Searching within Files

dcomit · Nov 3, 2005

I have three files which I need to merge into one. I need to read a unique id from the first file and then search the other two files for entries which match the unique id (they may or may not exist).

It works ok for the first record but goes haywire with subsequent records.

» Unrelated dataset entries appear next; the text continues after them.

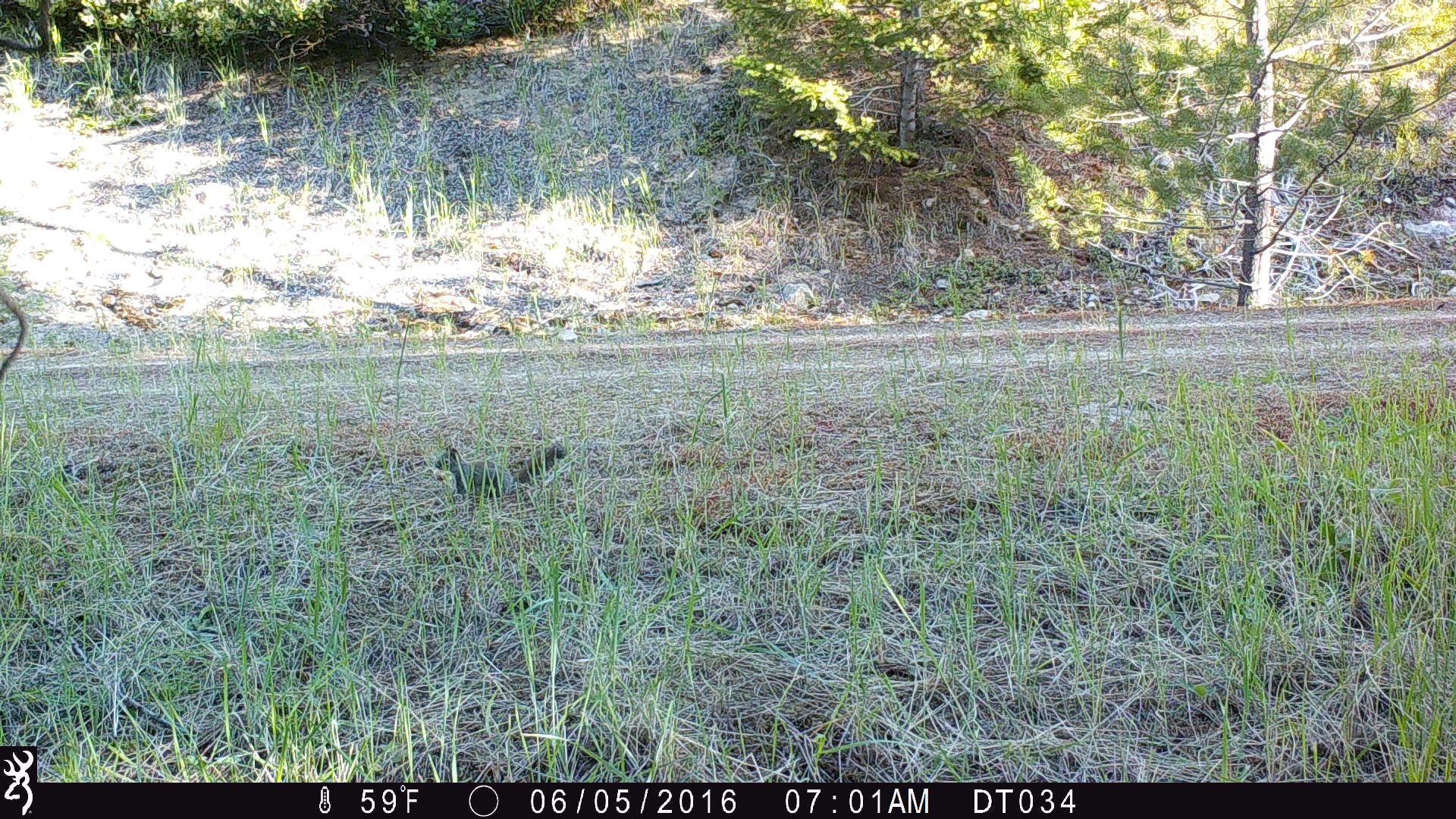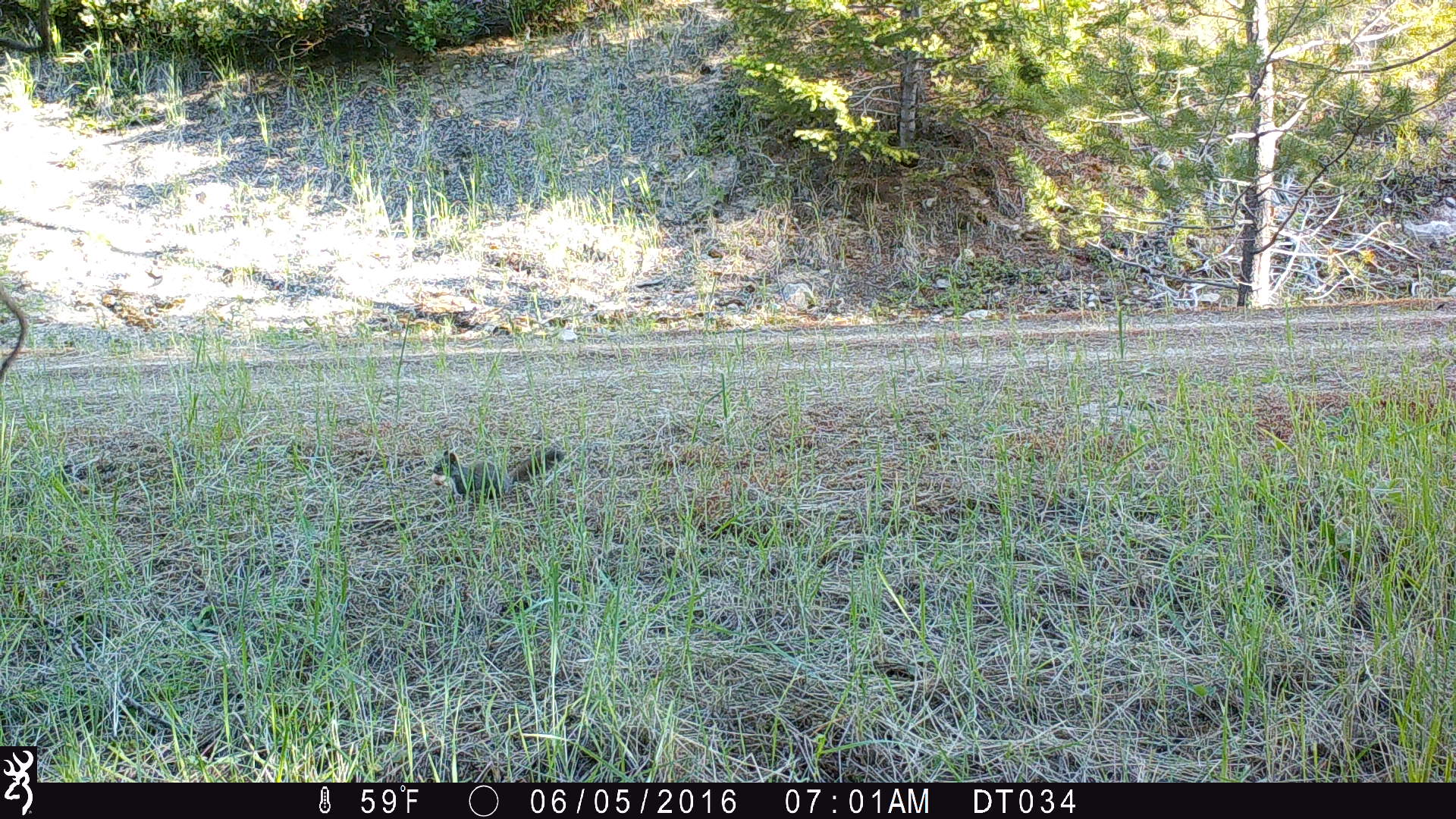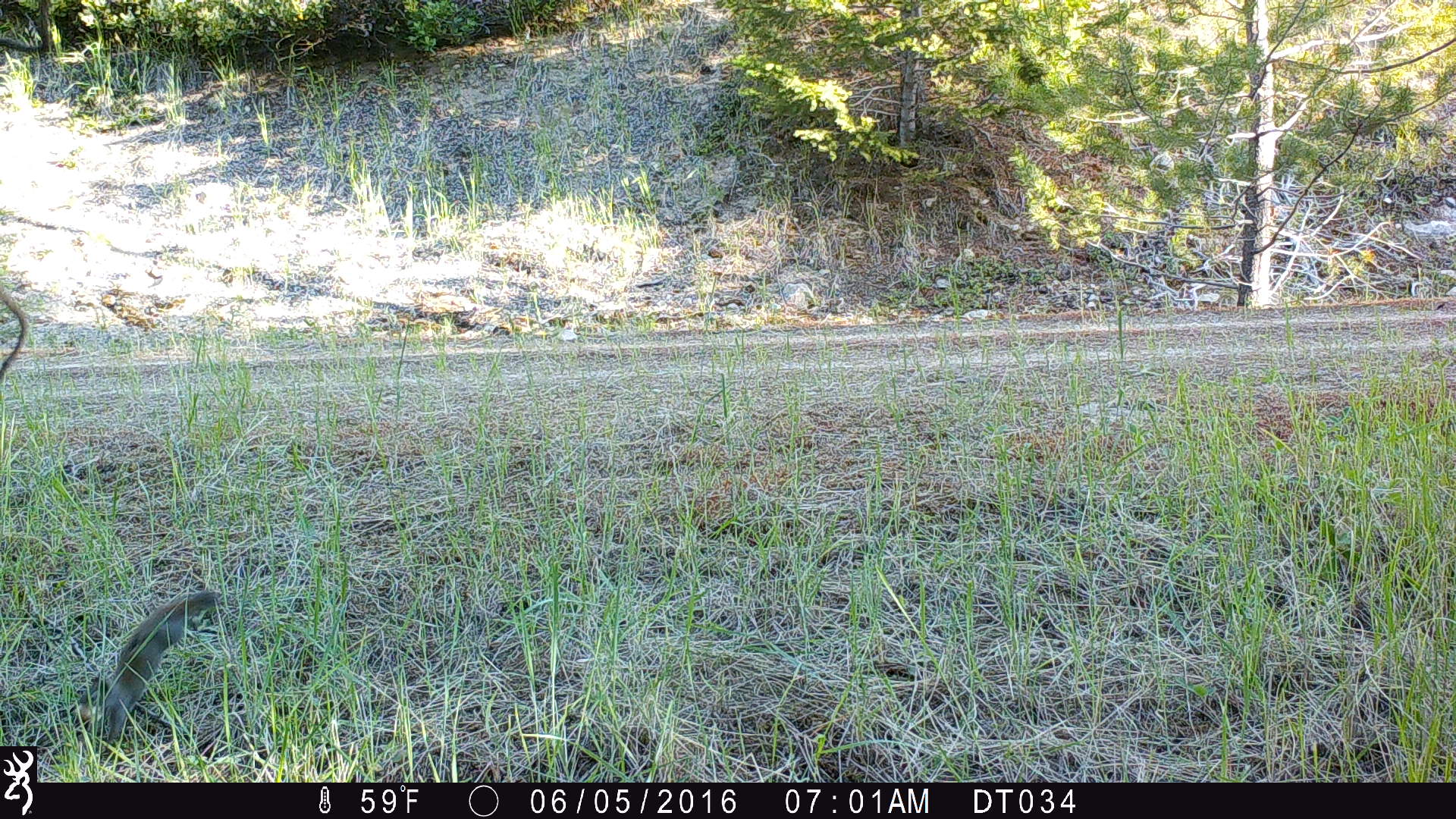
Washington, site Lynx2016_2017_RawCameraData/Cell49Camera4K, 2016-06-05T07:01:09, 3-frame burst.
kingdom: Animalia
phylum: Chordata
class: Mammalia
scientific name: Mammalia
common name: small mammal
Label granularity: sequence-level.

Here is a fragment of my code:

. . open all files first
set str1 [read $hrs]
set str2 [read $hry]
# Read file rz line by line
while {[gets $hrz linrz] >=0} {
set rzid [lindex $linrz 0]
# Look for entries in file rs
set inds [string first $rzid $str1]
incr inds
seek $hrs $inds start
set anyrs [gets $hrs rsdata]
if {$anyrs <=0} {
set rsapp $sep$sep
} else {
set rsapp [lindex $rsdata 0]$sep[lindex $rsdata 5]$sep[lindex $rsdata 6]
}
# Look for entries in file ry
set indy [string first $rzid $str2]
incr indy
seek $hry $indy start
set anyry [gets $hry rydata]
if {$anyry <=0} {
set ryapp $sep$sep
} else {
set ryapp [lindex $rydata 0]$sep[lindex $rydata 4]$sep[lindex $rydata 5]
}
}

I would appreciate any help.
Thanks,
Dave

Bong · Nov 3, 2005

Well, here's what it appears to me you're doing:
. . open all files first
set str1 [read $hrs]
set str2 [read $hry]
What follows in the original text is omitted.